John Gaviller could do things in good
style when he was moved to it. The table was
gay with silver under candle-light. Down the centre
were placed great bowls of painter’s brush,
the rose of the prairies. And with the smiling
ladies to grace the head of the board, it was like
a glimpse of a fairer world to the men of the North.
Miss Pringle was on Gaviller’s right, Miss Starling
on his left. Stonor was about half-way down the
table, and fortunately on the side opposite the younger
lady, where he could gaze his fill.
She was wearing a pink evening dress
trimmed with silver, that to Stonor’s unaccustomed
eyes seemed like gossamer and moonshine. He was
entranced by her throat and by the appealing loveliness
of her thin arms. “How could I ever have
thought a fat woman beautiful!” he asked himself.
She talked with her arms and her delightfully restless
shoulders. Stonor had heard somewhere that this
was a sign of a warm heart. For the first time
he had a view of her hair; it was dark and warm and
plentiful, and most cunningly arranged.
Stonor was totally unaware of what
he was eating. From others, later, he learned
of the triumph of the kitchen and all at
three hours’ notice. Fortunately for him,
everybody down the table was hanging on the talk at
the head, so that no efforts in that direction were
required of him. He was free to listen and dream.
“Somewhere in the world there
is a man who will be privileged some day to sit across
the table from her at every meal! Not in a crowd
like this, but at their own table in their own house.

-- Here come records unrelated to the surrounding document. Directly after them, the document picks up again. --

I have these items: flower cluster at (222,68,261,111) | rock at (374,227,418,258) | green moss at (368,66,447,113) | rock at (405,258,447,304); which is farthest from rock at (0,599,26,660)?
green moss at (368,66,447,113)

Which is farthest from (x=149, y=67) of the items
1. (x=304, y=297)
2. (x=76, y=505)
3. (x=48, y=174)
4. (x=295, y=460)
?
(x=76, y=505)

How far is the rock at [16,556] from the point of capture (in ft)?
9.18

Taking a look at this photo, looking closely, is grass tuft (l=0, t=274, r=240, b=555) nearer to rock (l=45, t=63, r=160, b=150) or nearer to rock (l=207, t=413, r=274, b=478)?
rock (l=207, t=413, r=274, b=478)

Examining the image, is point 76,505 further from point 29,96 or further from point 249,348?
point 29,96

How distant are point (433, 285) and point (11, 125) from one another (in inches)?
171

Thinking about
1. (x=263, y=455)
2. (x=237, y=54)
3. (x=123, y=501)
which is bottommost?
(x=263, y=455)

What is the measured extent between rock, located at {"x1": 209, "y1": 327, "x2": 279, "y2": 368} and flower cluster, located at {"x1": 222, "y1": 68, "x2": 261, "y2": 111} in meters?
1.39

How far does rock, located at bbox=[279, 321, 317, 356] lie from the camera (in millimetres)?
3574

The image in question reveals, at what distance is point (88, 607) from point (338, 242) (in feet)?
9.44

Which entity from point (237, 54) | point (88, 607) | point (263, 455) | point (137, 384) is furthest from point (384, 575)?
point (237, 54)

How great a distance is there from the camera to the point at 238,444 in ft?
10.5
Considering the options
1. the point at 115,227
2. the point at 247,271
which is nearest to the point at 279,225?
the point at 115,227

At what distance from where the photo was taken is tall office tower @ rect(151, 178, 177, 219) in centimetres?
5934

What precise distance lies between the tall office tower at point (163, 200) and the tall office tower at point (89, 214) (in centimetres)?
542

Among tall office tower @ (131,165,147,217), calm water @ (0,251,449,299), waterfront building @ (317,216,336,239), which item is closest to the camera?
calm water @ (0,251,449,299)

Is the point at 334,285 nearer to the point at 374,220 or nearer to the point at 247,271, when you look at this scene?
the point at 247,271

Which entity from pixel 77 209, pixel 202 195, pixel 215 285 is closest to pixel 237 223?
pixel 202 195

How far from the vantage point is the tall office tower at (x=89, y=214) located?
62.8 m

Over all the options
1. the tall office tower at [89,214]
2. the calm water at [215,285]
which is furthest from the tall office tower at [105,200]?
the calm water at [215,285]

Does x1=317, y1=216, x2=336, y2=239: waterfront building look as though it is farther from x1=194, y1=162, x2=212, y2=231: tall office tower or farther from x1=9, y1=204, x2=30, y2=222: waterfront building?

Probably quite an ordinary fellow, too, certainly
not worthy of his luck. With her eyes for him
alone, and her lovely white arms! While
other men are batching it alone. Things are not
evenly divided in this world, for sure! If that
man went to hell afterwards it wouldn’t any more
than square things.”
In answer to a question he heard her
say: “Oh, don’t ask me about Winnipeg!
All cities are so ordinary and usual! I want to
hear about your country. Tell me stories about
the fascinating silent places.”
“Well, as it happens,”
said Gaviller, speaking slowly to give his words a
proper effect, “we have a first-class mystery
on hand just at present.”
“Oh, tell me all about it!” she said,
as he meant her to.
“A fellow, a white man, has
appeared from nowhere at all, and set himself up beside
the Swan River, an unexplored stream away to the north-west
of here. There he is, and no one knows how he
got there. We’ve never laid eyes on him,
but the Indians bring us marvellous tales of his ‘strong
medicine,’ meaning magic, you know. They
say he first appeared from under the great falls of
the Swan River. They describe him as a sort of
embodiment of the voice of the Falls, but we suspect
there is a more natural explanation, because he sends
into the post for the food of common humans, and gets
a bundle of magazines and papers by every mail.
They come addressed to Doctor Ernest Imbrie. Our
poor Doc here is as jealous as a cat of his reputation
as a healer!”
Gaviller was rewarded with a general
laugh, in which her silvery tones were heard.
“Oh, tell me more about him!” she cried.
Of all the men who were watching her
there was not one who observed any change in her face.
Afterwards they remembered this with wonder. Yet
there was something in her voice, her manner, the way
she kept her chin up perhaps, that caused each man
to think as her essential quality:
“She’s game!”
The whole story of Imbrie as they
knew it was told, with all the embroidery that had
been unconsciously added during the past months.